▶ **Prompt**:
Starting from the line containing "Given the scattered", give again every line through the end of the entries, word for word. Pictures stay out of the copy.

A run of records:
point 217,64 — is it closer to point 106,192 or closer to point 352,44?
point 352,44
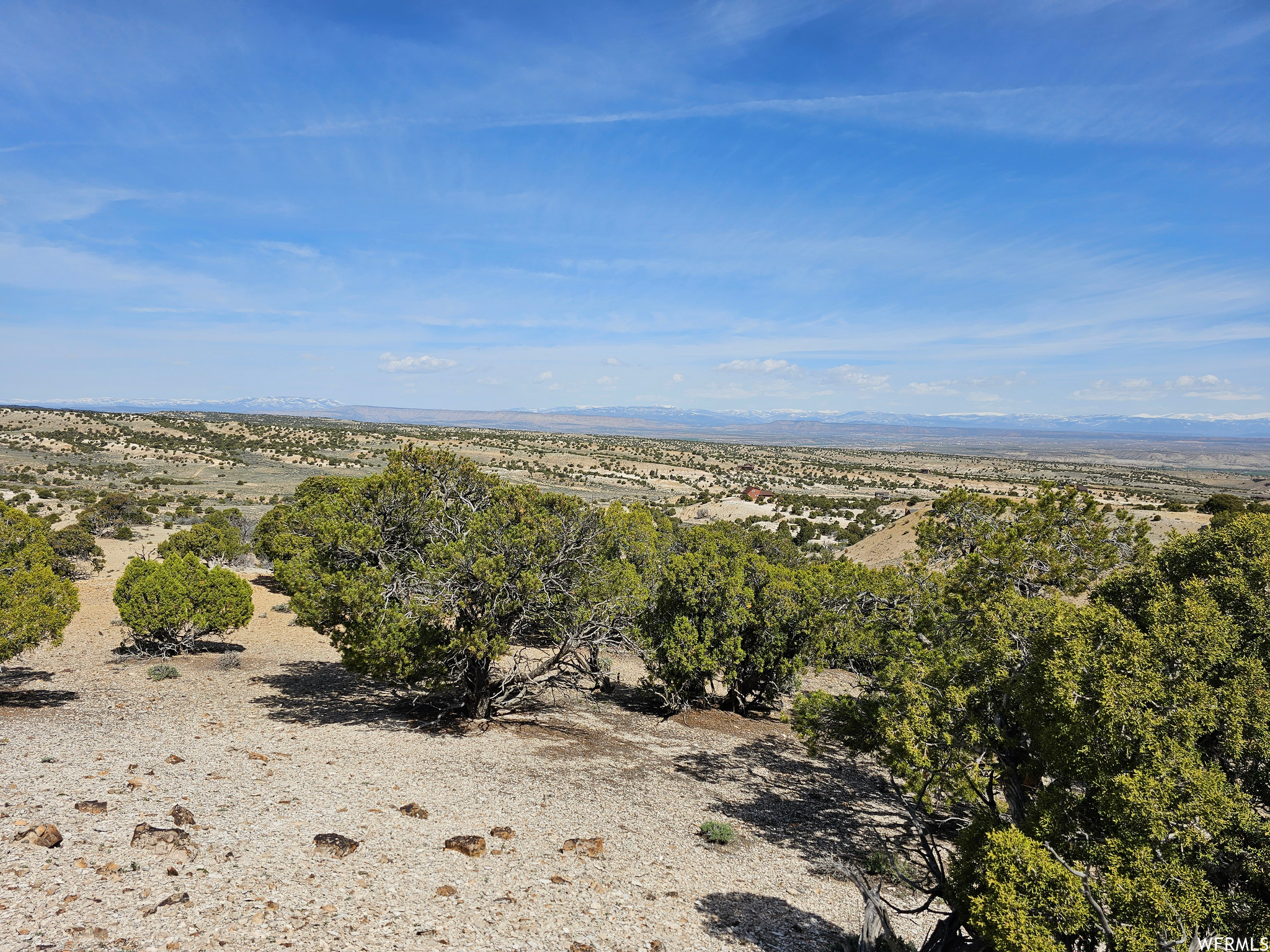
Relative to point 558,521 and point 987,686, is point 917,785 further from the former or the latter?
point 558,521

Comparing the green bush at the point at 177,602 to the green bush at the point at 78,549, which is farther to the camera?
the green bush at the point at 78,549

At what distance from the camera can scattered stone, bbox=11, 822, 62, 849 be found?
771 cm

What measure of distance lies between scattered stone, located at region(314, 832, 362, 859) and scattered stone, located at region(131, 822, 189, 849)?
163 centimetres

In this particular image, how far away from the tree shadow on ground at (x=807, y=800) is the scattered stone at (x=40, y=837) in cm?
1051

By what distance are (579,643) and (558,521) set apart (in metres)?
3.10

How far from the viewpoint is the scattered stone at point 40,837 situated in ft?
25.3

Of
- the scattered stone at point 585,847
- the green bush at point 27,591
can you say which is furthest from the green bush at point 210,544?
the scattered stone at point 585,847

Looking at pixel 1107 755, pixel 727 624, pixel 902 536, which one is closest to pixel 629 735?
pixel 727 624

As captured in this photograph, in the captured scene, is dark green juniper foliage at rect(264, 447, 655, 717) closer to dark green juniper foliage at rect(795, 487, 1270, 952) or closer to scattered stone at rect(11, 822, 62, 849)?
scattered stone at rect(11, 822, 62, 849)

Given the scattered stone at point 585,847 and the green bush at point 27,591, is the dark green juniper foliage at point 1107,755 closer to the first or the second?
the scattered stone at point 585,847

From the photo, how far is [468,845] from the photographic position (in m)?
9.49

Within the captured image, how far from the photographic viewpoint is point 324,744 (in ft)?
43.8

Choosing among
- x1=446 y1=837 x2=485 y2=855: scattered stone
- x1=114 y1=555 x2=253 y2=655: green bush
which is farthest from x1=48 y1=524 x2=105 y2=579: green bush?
x1=446 y1=837 x2=485 y2=855: scattered stone

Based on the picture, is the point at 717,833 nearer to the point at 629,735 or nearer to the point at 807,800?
the point at 807,800
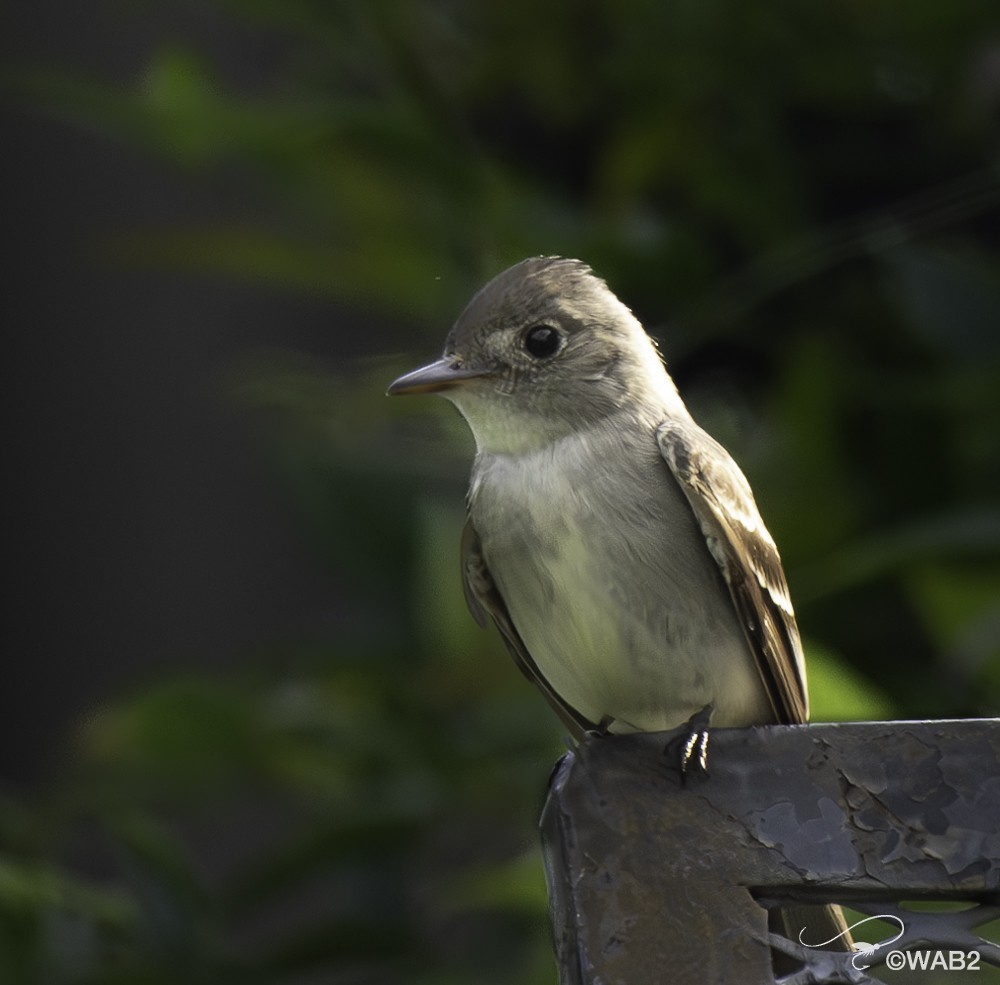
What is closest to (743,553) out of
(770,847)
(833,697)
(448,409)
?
(833,697)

▶ **Expected answer**:
Given the scattered stone at point 585,847 and the green bush at point 27,591, is the dark green juniper foliage at point 1107,755 closer to the first or the second?
the scattered stone at point 585,847

From the photo, how far is [468,845] from the photographic position (in m)?
9.49

Within the captured image, how far from the photographic viewpoint is point 324,744 (in ft)?
43.8

Choosing among
- x1=446 y1=837 x2=485 y2=855: scattered stone
- x1=114 y1=555 x2=253 y2=655: green bush
which is farthest from x1=48 y1=524 x2=105 y2=579: green bush?
x1=446 y1=837 x2=485 y2=855: scattered stone

Based on the picture, is the point at 717,833 nearer to the point at 629,735 or nearer to the point at 807,800?
the point at 807,800
What is closest to (743,553) out of
(770,847)
(833,697)
(448,409)
?
(833,697)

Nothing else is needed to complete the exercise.